[Stored entries]
START
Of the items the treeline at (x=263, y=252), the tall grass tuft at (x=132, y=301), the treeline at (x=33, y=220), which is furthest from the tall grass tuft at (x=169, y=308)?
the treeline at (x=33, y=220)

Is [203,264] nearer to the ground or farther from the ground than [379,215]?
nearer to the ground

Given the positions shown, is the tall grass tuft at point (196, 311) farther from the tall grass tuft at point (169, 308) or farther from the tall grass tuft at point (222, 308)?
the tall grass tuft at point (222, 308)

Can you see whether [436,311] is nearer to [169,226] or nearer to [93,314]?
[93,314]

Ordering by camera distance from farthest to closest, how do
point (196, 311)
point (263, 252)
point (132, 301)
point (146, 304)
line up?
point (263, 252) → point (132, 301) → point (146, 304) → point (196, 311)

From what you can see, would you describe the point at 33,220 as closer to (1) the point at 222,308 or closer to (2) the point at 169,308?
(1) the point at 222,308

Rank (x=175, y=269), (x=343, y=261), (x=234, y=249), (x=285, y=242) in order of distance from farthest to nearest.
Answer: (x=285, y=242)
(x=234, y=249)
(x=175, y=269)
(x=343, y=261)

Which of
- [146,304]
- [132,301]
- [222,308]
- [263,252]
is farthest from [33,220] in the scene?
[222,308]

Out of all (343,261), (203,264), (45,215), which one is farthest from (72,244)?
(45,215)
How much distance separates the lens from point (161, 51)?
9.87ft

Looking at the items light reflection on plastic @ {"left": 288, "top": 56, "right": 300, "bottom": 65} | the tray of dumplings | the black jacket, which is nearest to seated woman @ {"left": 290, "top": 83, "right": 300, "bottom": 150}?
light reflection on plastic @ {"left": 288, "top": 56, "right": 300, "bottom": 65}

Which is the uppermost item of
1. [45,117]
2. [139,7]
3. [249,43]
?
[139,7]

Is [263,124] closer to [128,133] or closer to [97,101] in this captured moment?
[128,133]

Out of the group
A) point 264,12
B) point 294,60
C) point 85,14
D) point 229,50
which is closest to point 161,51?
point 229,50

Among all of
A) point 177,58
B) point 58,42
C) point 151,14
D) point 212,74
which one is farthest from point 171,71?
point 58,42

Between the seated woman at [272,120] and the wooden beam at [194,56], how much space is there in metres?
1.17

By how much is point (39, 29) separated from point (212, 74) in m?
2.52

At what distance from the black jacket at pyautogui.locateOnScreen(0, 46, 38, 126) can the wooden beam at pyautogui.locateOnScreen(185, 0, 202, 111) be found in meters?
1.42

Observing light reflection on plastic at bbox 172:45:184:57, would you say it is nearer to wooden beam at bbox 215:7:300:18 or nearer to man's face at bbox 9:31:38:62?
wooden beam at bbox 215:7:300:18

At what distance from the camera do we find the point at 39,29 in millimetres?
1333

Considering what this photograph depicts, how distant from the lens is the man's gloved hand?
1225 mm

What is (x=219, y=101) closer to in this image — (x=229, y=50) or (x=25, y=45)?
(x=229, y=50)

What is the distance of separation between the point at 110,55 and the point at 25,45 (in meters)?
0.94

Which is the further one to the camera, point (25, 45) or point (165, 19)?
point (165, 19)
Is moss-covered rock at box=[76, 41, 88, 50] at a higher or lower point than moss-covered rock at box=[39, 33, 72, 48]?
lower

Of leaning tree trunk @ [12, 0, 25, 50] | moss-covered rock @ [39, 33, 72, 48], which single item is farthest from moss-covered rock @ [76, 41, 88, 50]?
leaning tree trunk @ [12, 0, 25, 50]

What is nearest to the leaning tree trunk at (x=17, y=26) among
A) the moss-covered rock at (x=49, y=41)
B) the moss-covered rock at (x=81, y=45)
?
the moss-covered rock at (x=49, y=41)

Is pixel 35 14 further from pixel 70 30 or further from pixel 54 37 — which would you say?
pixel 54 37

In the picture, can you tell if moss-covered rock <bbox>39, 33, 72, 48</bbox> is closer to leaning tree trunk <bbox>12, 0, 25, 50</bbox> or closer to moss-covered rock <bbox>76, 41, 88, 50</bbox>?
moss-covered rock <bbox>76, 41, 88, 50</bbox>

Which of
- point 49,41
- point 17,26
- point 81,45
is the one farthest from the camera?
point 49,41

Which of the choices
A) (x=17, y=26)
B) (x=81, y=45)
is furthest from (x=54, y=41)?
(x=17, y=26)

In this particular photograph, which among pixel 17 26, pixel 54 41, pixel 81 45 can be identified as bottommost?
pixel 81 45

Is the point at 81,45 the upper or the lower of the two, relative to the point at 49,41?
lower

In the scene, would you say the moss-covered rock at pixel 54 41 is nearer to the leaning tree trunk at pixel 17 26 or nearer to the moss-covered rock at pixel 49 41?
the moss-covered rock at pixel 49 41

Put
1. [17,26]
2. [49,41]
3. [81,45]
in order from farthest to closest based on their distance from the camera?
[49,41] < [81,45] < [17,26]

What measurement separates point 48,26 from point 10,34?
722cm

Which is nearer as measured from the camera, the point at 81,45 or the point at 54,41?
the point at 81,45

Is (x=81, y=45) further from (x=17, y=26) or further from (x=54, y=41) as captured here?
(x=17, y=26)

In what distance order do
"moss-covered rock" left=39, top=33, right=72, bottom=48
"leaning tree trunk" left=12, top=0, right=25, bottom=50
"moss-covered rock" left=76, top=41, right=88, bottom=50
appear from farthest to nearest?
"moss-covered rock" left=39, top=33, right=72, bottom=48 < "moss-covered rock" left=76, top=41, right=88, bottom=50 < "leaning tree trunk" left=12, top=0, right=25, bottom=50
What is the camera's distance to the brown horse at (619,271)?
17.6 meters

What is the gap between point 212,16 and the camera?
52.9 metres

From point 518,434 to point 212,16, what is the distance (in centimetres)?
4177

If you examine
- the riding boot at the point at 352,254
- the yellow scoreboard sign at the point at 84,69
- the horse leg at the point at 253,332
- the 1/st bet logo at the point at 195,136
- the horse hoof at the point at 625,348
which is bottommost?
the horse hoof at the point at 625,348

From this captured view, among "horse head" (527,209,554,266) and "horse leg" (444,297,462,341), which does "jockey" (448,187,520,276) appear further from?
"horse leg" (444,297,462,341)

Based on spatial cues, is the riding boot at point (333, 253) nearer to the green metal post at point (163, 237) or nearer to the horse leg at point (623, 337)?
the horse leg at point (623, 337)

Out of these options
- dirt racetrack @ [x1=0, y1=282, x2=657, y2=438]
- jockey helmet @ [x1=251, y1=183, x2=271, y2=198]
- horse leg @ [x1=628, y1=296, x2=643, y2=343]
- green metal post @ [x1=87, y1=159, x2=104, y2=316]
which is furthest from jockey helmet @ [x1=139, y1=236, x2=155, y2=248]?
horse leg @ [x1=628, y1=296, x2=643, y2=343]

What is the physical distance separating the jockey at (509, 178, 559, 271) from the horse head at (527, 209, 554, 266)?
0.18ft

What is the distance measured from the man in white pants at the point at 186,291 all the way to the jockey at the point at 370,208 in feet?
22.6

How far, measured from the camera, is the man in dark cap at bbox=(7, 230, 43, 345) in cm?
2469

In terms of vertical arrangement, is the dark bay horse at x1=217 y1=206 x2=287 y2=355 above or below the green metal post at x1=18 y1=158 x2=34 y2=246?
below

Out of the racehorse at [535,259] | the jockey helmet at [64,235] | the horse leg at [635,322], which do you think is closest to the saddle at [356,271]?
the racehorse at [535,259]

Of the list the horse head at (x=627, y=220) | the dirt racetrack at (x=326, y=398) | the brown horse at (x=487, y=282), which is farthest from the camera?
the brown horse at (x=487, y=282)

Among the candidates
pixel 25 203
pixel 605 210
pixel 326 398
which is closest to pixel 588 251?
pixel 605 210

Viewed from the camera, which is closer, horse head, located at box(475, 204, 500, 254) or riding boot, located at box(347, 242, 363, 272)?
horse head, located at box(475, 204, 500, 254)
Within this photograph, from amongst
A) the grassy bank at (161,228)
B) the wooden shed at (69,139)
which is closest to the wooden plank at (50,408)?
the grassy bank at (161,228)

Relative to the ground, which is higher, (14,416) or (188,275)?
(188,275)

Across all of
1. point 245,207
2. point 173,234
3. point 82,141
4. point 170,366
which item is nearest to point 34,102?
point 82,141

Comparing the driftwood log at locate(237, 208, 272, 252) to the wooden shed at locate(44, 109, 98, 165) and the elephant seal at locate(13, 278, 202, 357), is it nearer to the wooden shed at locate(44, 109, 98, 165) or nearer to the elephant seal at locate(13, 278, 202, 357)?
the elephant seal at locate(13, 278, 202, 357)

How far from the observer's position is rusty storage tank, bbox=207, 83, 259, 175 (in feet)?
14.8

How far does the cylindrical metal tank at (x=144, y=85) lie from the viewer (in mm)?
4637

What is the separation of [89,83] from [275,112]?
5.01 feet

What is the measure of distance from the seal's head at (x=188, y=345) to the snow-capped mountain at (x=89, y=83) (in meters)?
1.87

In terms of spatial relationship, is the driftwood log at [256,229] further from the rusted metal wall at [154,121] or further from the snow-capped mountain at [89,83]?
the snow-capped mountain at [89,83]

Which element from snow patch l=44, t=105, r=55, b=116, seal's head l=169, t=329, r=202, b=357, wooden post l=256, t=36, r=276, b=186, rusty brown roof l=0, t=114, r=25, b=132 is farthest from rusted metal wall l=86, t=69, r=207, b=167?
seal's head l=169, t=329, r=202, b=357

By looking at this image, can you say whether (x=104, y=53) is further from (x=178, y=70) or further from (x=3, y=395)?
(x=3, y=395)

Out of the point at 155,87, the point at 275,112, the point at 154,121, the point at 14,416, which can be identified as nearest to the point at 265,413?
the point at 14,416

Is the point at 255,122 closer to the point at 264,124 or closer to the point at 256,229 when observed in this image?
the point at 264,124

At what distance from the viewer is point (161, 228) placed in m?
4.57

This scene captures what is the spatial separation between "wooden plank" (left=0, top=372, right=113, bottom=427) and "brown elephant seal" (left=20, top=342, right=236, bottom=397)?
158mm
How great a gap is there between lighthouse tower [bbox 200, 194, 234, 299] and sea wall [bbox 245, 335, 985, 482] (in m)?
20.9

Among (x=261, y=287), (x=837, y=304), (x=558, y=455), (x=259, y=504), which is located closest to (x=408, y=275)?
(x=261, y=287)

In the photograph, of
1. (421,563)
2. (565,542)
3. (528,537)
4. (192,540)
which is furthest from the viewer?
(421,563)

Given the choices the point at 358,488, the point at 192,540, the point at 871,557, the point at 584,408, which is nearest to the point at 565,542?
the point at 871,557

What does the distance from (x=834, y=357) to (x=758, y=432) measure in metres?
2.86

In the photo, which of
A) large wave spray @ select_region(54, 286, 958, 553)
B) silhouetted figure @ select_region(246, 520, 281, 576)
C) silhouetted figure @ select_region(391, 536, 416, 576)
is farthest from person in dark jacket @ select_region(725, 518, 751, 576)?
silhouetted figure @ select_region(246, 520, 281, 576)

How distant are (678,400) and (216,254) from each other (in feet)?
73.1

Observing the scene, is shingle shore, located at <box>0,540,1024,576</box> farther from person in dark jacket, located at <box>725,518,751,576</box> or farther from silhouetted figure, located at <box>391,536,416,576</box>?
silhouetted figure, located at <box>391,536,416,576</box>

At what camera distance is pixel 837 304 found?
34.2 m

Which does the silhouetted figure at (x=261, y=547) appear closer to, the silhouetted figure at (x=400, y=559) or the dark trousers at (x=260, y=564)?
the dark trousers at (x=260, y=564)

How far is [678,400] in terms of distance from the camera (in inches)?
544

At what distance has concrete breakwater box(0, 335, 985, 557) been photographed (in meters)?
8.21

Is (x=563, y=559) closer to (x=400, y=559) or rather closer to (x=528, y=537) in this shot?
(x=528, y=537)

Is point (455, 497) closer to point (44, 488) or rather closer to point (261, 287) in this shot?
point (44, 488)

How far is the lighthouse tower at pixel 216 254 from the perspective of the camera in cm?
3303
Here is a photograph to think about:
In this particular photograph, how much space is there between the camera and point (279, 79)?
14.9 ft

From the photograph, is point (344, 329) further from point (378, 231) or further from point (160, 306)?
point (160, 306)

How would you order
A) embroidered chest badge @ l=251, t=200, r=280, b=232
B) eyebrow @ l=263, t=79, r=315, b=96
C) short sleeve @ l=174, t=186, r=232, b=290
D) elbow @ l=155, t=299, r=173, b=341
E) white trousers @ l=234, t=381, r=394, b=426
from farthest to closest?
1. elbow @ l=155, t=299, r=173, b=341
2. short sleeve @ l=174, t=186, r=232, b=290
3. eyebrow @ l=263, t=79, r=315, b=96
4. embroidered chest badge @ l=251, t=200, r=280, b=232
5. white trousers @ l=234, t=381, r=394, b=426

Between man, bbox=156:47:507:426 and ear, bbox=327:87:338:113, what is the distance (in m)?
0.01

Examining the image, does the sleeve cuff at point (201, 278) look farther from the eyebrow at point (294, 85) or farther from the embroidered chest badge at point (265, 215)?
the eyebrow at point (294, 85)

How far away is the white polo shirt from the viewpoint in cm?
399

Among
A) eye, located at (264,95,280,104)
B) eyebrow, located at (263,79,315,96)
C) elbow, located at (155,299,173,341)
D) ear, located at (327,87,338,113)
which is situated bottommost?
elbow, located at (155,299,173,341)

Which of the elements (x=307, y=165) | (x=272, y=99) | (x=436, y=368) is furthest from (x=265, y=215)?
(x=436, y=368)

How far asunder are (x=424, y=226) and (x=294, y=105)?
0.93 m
END
WRITTEN EXERCISE: Repeat word for word the lines running from the line containing "How far is the" to the end of the entries above, inclusive.

OUTPUT OF THE TASK:
How far is the lighthouse tower at pixel 216 254 from the perspective of the camera in cm?
3303
Here is a photograph to think about:
In this particular photograph, how much space is there between the camera and point (279, 79)?
14.9 ft

From the photograph, is point (344, 329) further from point (378, 231) or further from point (160, 306)?
point (160, 306)

How would you order
A) embroidered chest badge @ l=251, t=200, r=280, b=232
B) eyebrow @ l=263, t=79, r=315, b=96
C) short sleeve @ l=174, t=186, r=232, b=290
D) elbow @ l=155, t=299, r=173, b=341
E) white trousers @ l=234, t=381, r=394, b=426
from farthest to closest?
1. elbow @ l=155, t=299, r=173, b=341
2. short sleeve @ l=174, t=186, r=232, b=290
3. eyebrow @ l=263, t=79, r=315, b=96
4. embroidered chest badge @ l=251, t=200, r=280, b=232
5. white trousers @ l=234, t=381, r=394, b=426

Between man, bbox=156:47:507:426 and ear, bbox=327:87:338:113, what is the distance (in m)?
0.01

Examining the image, does the sleeve cuff at point (201, 278) look farther from the eyebrow at point (294, 85) or farther from the embroidered chest badge at point (265, 215)?
the eyebrow at point (294, 85)

How far away is the white polo shirt from the viewpoint in cm?
399

Among
A) eye, located at (264,95,280,104)
B) eyebrow, located at (263,79,315,96)
C) elbow, located at (155,299,173,341)
D) ear, located at (327,87,338,113)
which is situated bottommost?
elbow, located at (155,299,173,341)

Which of the elements (x=307, y=165) | (x=272, y=99) | (x=436, y=368) is furthest from (x=265, y=215)?
(x=436, y=368)

How far asunder are (x=424, y=226) and (x=294, y=105)?
0.93 m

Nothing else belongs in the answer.